PROMPT: Extract the stretch of lines that starts at the line with "How separated are" and ends at the last line of the data below. Give it exactly, without pictures.

DATA FOR PROCESSING:
+ + + + + + +
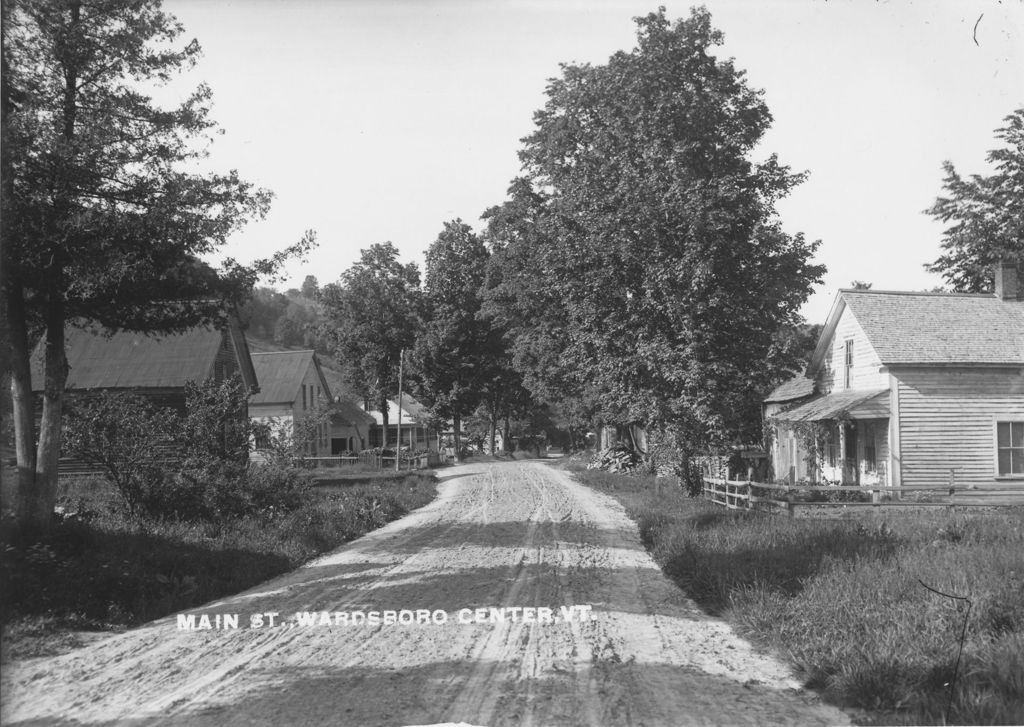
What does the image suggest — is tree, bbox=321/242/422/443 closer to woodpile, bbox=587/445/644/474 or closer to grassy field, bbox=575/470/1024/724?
woodpile, bbox=587/445/644/474

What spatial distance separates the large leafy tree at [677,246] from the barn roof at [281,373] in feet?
90.4

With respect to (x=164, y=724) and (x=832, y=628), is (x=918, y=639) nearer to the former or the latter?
(x=832, y=628)

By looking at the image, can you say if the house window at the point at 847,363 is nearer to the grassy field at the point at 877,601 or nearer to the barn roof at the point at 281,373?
the grassy field at the point at 877,601

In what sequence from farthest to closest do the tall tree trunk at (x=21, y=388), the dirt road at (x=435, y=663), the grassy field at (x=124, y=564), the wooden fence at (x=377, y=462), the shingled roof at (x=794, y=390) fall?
1. the wooden fence at (x=377, y=462)
2. the shingled roof at (x=794, y=390)
3. the tall tree trunk at (x=21, y=388)
4. the grassy field at (x=124, y=564)
5. the dirt road at (x=435, y=663)

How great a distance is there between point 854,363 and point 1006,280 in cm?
518

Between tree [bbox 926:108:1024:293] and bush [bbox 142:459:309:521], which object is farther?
tree [bbox 926:108:1024:293]

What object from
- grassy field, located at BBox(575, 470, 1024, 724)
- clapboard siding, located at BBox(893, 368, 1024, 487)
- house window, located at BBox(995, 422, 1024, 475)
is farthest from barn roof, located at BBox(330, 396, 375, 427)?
grassy field, located at BBox(575, 470, 1024, 724)

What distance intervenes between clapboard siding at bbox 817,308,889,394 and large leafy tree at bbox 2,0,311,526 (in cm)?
1652

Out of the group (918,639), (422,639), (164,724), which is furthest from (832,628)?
(164,724)

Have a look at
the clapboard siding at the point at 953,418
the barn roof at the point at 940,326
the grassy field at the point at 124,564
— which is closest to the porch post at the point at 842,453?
the clapboard siding at the point at 953,418

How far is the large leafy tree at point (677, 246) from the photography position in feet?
53.0

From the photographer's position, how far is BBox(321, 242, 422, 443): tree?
2058 inches

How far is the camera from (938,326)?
20609 millimetres

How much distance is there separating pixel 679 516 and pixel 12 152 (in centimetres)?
1260
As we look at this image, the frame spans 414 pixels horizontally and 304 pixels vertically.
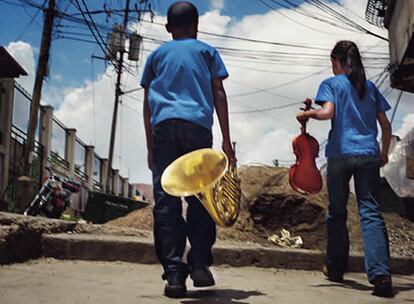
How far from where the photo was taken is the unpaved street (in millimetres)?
2859

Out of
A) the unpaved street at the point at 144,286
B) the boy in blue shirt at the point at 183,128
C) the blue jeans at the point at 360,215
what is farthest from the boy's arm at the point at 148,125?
the blue jeans at the point at 360,215

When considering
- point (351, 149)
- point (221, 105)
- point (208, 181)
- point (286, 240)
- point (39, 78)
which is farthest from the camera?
point (39, 78)

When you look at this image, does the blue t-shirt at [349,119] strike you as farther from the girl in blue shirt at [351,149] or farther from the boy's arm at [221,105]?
the boy's arm at [221,105]

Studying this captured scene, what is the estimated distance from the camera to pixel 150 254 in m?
4.50

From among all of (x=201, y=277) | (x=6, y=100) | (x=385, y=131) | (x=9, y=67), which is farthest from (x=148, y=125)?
(x=6, y=100)

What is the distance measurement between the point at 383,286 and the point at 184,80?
1.66m

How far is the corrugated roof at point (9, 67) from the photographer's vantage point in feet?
51.1

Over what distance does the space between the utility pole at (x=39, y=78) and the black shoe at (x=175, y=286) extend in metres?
12.4

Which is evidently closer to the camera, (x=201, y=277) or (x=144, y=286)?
(x=201, y=277)

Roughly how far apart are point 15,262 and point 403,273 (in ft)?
10.3

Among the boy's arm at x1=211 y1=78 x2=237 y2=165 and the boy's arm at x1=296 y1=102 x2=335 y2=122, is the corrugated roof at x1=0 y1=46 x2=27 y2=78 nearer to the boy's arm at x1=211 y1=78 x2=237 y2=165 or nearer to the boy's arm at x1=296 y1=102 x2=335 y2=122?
the boy's arm at x1=296 y1=102 x2=335 y2=122

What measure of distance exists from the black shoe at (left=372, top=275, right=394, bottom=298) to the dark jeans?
1017mm

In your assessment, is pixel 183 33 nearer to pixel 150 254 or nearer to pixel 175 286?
pixel 175 286

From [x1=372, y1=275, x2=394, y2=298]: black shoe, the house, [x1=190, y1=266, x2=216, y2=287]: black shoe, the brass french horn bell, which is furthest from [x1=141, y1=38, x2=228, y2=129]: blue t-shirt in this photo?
the house
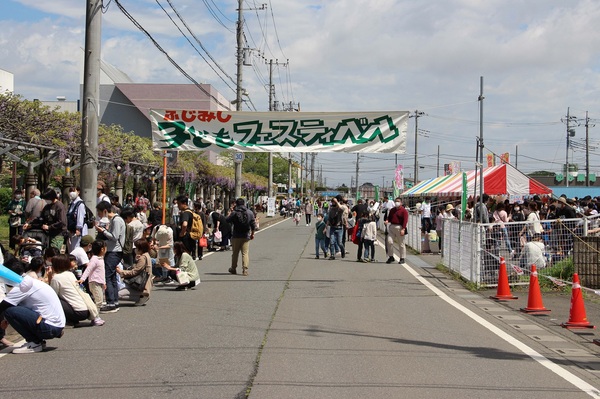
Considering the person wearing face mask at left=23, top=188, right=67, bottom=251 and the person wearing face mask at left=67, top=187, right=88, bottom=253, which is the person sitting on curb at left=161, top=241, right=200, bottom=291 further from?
the person wearing face mask at left=23, top=188, right=67, bottom=251

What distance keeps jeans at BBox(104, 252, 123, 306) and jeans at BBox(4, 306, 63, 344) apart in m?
3.00

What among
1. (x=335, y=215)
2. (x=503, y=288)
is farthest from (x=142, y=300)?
(x=335, y=215)

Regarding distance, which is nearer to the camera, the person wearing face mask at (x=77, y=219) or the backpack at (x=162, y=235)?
the person wearing face mask at (x=77, y=219)

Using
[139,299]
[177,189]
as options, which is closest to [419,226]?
[139,299]

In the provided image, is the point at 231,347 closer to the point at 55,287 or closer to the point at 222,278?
the point at 55,287

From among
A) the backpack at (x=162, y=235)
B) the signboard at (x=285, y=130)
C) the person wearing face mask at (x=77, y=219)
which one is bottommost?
the backpack at (x=162, y=235)

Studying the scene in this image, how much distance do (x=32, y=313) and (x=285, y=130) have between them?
7.79 m

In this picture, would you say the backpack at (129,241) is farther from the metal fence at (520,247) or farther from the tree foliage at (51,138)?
the metal fence at (520,247)

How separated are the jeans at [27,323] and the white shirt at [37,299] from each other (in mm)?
74

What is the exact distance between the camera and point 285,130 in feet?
47.9

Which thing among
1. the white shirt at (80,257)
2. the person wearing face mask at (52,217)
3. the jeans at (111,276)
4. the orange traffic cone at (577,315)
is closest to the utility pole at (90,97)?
the person wearing face mask at (52,217)

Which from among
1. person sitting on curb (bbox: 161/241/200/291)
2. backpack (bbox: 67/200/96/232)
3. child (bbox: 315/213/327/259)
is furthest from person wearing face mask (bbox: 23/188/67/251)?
child (bbox: 315/213/327/259)

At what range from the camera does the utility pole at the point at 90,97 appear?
45.0ft

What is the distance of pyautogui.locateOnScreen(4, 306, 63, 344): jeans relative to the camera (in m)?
7.86
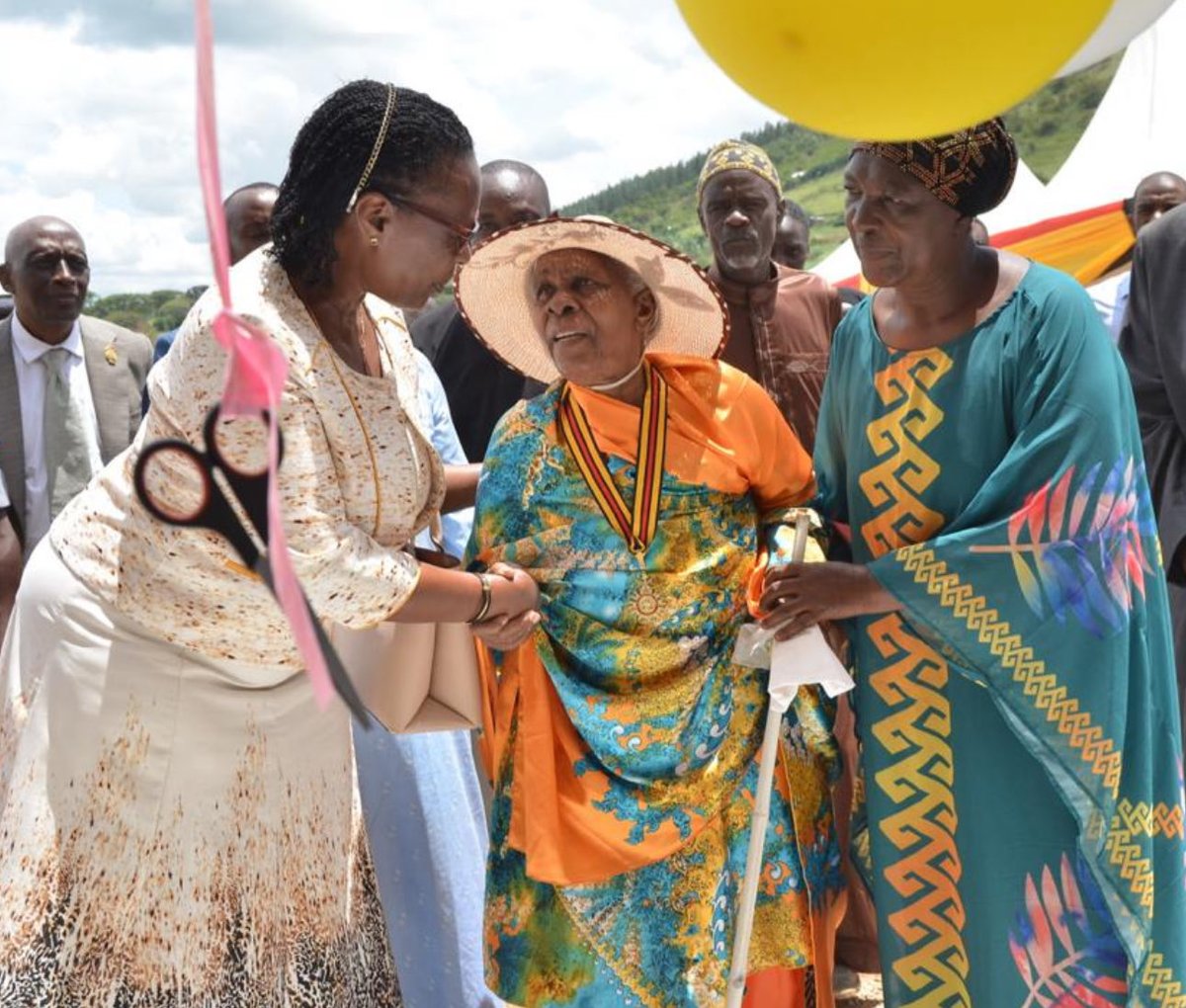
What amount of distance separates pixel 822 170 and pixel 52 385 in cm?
5906

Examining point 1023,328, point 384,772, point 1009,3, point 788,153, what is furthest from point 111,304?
point 788,153

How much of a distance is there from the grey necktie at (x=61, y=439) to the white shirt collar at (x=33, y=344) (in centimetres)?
2

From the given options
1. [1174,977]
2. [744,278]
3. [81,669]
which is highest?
[744,278]

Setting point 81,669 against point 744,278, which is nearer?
point 81,669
+ + + + + + +
PROBLEM SOLUTION:
How separated are the jeans at [27,323] and the white shirt at [37,299] from each other (in mm)?
74

What is the exact distance between the camera and point 285,130 in feet?
47.9

Which thing among
1. the white shirt at (80,257)
2. the person wearing face mask at (52,217)
3. the jeans at (111,276)
4. the orange traffic cone at (577,315)
is closest to the utility pole at (90,97)?
the person wearing face mask at (52,217)

Which from among
1. person sitting on curb (bbox: 161/241/200/291)
2. backpack (bbox: 67/200/96/232)
3. child (bbox: 315/213/327/259)
is furthest from person wearing face mask (bbox: 23/188/67/251)?
child (bbox: 315/213/327/259)

At what range from the camera does the utility pole at the point at 90,97 appear?
45.0ft

What is the distance of pyautogui.locateOnScreen(4, 306, 63, 344): jeans relative to the camera (in m)?
7.86
What amount of distance separates pixel 822 170 and pixel 52 385 in cm?
5906

Examining point 1023,328, point 384,772, point 1009,3, point 788,153, what is furthest from point 111,304?
point 788,153

How much of a distance is there from the grey necktie at (x=61, y=439) to the white shirt collar at (x=33, y=344) (in centimetres)?
2

From the given options
1. [1174,977]
2. [744,278]
3. [81,669]
which is highest?
[744,278]

Setting point 81,669 against point 744,278, which is nearer?
point 81,669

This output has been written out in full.